[[ Text under study, beginning ]]

People always ask me who my favourite photographers are and I often respond with a list of painters instead. It's a strange concept to me that photographers may only be inspired by photography.

Some of the artists that have been tickling my fancy lately are fantasy artists, primarily illustration artists working in digital programs. These artists, like I, employ a stylus pen as their paintbrush and redefine the contemporary painted portrait. Where we differ is in our approach to reality.

I’m interested in combining photography and illustration to enhance the reality of an image with fantasy components that blur the lines of reality and fantasy. My subjects are usually based on reality. These artists use fantasy as their subject and this allows a different kind of expression because we accept that when reality releases its grasp on fantasy, the rules of reality no longer apply.

Ray Caesar

Sweet Victory - Ray Caesar 2006
Sweet Victory - Ray Caesar 2006

Ray Caesar is an English born 3D artist working in a digital program called Maya producing dreamlike imagery that may look like traditional paintings but in fact use pixels as paint.

Caesar spent 17 years working in the art department hospital documenting sick children through their medical and psychological treatments. Caesar sites this background as being the foundation for the subjects of his art explaining:

“I often awake in the middle of the night and realise I have been wondering the hallways and corridors of the giant hospital. It is clear to me that this is the birthplace of all of my imagery”

Caesar's surreal and haunting portraits of children and animals are emotional and disturbing whilst alluring and beautiful and continue to push the envelope of what is considered art in the contemporary world.

Anna Platten

The Journey - Anna Platten 2008
The Journey - Anna Platten 2008

Anna Platten is an Australian painter working in oils and charcoals in the traditional sense. I discovered Platten in Adelaide earlier this year as we both gave artist talks together at Samstag Museum for our shows 'Phantasia' and 'Colliding Worlds'.

Platten considers the themes and motivation of her work to be the same in her adult life to her childhood. The artist explains:

“As I imagine for most children, drawing was for me a means of tangibly exploring, possessing and controlling the world around me”

[[ Text under study, end ]]
[[ Excerpted records, beginning ]]

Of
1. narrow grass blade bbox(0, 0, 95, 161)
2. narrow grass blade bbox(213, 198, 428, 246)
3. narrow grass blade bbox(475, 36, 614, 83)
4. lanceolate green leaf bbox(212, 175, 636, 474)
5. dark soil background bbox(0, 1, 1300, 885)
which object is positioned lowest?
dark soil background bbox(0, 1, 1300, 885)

[[ Excerpted records, end ]]

> **Work request 1**
Answer these from the article on fantasy artists:
(a) In what digital program does Ray Caesar work?
(b) How many years did Caesar spend working in the hospital art department?
(c) In which city did the writer discover Anna Platten?
> **Work request 2**
Please reproduce the passage of the article on fantasy artists starting at "I’m interested in" and ending at "pixels as paint.".
You can set the items aside, since nothing here calls for them.

> **Exercise answer 1**
(a) Maya
(b) 17 years
(c) Adelaide

> **Exercise answer 2**
I’m interested in combining photography and illustration to enhance the reality of an image with fantasy components that blur the lines of reality and fantasy. My subjects are usually based on reality. These artists use fantasy as their subject and this allows a different kind of expression because we accept that when reality releases its grasp on fantasy, the rules of reality no longer apply.

Ray Caesar

Sweet Victory - Ray Caesar 2006
Sweet Victory - Ray Caesar 2006

Ray Caesar is an English born 3D artist working in a digital program called Maya producing dreamlike imagery that may look like traditional paintings but in fact use pixels as paint.